Mr Denis Okech, the former lay leader at Abella Archdeaconry, says almost every week, a family is losing their loved one.

“There is no single family here which has not lost a loved one in the last five years,” Mr Felix Agoi, a resident, says, adding that many young people are on medication for HIV/Aids.

 Mr Benson Odongo, a resident of Ojwii Trading Centre and the LC2 chairman of Abella Parish, said: “Many people who are living with HIV/Aids often indulge in irresponsible consumption of alcohol and they forget to take their medications, [leading to their early demise]”.

He warns that if the youth do not change their lifestyle, many will be wiped out by sexually transmitted infections.
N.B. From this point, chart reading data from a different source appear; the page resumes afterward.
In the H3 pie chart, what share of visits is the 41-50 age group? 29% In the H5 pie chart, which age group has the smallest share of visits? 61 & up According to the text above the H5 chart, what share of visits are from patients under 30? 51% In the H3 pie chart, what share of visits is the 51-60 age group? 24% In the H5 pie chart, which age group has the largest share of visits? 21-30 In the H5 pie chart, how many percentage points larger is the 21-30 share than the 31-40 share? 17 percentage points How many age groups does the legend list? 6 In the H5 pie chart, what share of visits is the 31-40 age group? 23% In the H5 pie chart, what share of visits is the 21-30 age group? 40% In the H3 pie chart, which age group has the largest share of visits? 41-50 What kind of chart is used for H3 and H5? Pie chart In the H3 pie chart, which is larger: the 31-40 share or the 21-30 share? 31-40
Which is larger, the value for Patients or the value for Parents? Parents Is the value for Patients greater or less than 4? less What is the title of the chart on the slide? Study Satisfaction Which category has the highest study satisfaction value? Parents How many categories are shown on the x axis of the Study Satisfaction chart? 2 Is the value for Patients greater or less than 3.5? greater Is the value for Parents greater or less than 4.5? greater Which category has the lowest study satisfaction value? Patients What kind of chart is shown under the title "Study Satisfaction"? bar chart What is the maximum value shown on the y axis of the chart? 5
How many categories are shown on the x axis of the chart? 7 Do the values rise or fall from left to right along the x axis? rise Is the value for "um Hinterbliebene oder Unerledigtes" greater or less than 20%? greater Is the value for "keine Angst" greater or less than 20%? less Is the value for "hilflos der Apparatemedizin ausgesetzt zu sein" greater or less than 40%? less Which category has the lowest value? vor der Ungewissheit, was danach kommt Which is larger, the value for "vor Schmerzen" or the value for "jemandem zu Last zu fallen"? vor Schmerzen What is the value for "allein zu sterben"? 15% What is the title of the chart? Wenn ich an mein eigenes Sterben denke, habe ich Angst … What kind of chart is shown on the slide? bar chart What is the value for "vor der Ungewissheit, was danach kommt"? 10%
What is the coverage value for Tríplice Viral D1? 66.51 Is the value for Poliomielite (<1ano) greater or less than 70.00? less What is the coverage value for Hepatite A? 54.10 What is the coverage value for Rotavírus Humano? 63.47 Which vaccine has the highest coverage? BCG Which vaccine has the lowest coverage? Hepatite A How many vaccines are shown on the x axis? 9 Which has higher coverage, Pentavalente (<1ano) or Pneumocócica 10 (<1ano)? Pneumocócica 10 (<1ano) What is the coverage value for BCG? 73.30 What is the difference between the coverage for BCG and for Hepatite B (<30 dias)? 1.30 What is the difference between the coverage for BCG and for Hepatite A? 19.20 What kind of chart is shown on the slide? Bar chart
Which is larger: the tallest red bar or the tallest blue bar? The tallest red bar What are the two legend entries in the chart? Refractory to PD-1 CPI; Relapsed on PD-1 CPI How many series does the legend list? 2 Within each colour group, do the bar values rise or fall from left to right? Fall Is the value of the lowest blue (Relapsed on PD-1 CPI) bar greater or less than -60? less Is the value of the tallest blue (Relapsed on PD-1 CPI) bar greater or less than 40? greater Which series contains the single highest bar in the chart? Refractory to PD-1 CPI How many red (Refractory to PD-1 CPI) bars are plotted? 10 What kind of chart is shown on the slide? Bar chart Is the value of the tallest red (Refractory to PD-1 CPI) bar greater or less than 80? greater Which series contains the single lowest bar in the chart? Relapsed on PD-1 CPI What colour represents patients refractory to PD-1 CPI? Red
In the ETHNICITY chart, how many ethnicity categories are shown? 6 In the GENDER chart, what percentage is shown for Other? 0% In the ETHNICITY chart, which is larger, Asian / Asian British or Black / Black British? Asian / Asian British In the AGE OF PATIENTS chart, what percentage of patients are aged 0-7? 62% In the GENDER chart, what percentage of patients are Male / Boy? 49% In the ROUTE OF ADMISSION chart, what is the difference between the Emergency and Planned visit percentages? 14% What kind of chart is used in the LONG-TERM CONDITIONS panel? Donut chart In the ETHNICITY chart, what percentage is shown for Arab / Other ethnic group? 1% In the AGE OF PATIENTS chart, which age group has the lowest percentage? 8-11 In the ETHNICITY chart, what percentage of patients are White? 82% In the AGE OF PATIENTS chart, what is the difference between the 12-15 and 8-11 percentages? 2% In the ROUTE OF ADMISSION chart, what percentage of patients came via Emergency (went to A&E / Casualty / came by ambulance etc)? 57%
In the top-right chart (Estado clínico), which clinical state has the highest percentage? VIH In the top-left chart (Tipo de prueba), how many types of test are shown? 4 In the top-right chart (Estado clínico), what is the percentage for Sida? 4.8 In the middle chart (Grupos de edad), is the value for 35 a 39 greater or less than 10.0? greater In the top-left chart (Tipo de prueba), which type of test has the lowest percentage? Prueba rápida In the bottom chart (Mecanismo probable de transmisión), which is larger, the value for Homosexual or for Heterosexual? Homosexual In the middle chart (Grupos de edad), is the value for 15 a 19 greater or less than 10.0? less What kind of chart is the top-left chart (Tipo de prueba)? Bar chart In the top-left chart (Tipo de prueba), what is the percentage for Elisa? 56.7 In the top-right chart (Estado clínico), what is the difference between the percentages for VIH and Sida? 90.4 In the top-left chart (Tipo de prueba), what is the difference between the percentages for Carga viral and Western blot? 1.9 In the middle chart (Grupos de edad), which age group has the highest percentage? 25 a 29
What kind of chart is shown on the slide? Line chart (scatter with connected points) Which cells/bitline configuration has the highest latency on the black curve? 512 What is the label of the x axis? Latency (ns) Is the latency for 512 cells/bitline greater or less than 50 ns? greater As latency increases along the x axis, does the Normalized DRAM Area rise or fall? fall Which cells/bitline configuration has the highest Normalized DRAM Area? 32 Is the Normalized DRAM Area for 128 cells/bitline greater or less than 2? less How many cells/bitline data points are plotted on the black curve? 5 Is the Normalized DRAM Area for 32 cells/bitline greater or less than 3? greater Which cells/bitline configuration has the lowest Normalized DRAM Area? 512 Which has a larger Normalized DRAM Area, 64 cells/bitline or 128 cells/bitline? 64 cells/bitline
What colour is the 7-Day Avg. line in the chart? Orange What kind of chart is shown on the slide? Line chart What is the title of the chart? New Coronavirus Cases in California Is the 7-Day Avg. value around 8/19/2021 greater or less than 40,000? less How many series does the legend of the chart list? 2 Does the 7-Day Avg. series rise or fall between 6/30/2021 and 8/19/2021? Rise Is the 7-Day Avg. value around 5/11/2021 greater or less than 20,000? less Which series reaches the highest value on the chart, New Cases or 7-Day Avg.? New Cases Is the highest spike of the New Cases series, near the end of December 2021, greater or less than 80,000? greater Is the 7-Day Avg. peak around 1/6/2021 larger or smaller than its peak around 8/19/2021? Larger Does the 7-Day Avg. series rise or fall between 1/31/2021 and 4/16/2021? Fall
But elderly people like Mr Aloysius Okello, aka Pepsi Okello, believe that the increasing deaths are caused by evil spirits.

Mr Okello’s son, Alex Alobo, then aged 27, was the first former LRA abductee who died in 2008 after returning from captivity in 2007.

 Alobo, who died after suffering from a swollen thigh, was abducted together with 20 other school-going children when the LRA attacked Akuki Village in 1998.  “We feel that what is killing our people is not ordinary,” Mr Okello, an opinion leader, says.

That superstition has become standard explainer by farmers for failed crops.